Texte à lire:
-=-=-

La mer Égée a toujours été une région d'importance majeure pour comprendre les transformations des sociétés entre l'Europe et le Proche-Orient. Dès le septième millénaire av. JC le Néolithique émerge dans la région Égéenne, notamment en Crète. Ensuite au début de l'Âge du Bronze une transformation majeure intervient dans cette région. Des sociétés complexes émergent, caractérisées par des architectures sophistiquées, la métallurgie, la technologie maritime et l'intégration de cette région dans un réseau d'échange à l'échelle de la Méditerranée. A la fin du troisième millénaire av. JC. la Grèce continentale subit une rupture sociétale sévère. Cet événement a été attribué à divers facteurs comme la détérioration du climat ou l'arrivée d'une nouvelle population. Par comparaison la Crète n'a pas subi de dommages aussi importants à la même époque. Quelques siècles plus tard, les premières riches tombes en puits apparaissent dans le sud de la Grèce continentale montrant des influences Minoennes. La compétition entre ces nouvelles élites a conduit à des conflits régionaux, à la disparitions de nombreuses chefferies locales et aux premières expéditions vers la Crète dès le quinzième siècle av. JC. A la fin de cette période de troubles, la période palatiale débute avec quelques centres politiques à Mycènes, Tirynthe, Pylos, Athènes, Hagios Vasileios en Laconie, Thèbes, Orchomène en Béotie et Dimini. A cette époque, l'influence continentale sur la Crète s'intensifie et les ressources Crétoises sont largement exploitées par des comptoirs situés à Knossos, Hagia Triada ou Chania.

-=-=-

À faire:
1) Selon le texte sur la mer Égée, dès quel siècle ont lieu les premières expéditions vers la Crète ?
2) Donnez la suite du texte sur la mer Égée, en reprenant juste après sa dernière phrase.
Les lignes n'ont rien à voir avec le texte sur la mer Égée.

Données fournies:

-=-=-

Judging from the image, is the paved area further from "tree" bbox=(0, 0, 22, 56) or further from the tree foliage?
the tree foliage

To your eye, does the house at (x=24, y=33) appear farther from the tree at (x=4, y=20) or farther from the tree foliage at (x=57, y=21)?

-=-=-

Réponses par consigne:
1) Dès le quinzième siècle av. JC.

2)
Les premières études de paléo-génétique dans cette région ont montré un profil génétique commun dans toute la région Égéenne au Néolithique et aussi une différence entre les population du sud et du nord de la Grèce dans leur affinité avec les anciennes populations du Caucase et d'Iran, notamment à l'Âge du Bronze. Elles ont montré également que les populations Mycéniennes de Grèce continentale avaient reçu un flux de gènes venu des steppes Eurasiennes occidentales. Les populations du nord de la Grèce de cette époque ont de plus davantage d'ascendance steppique que celles du sud.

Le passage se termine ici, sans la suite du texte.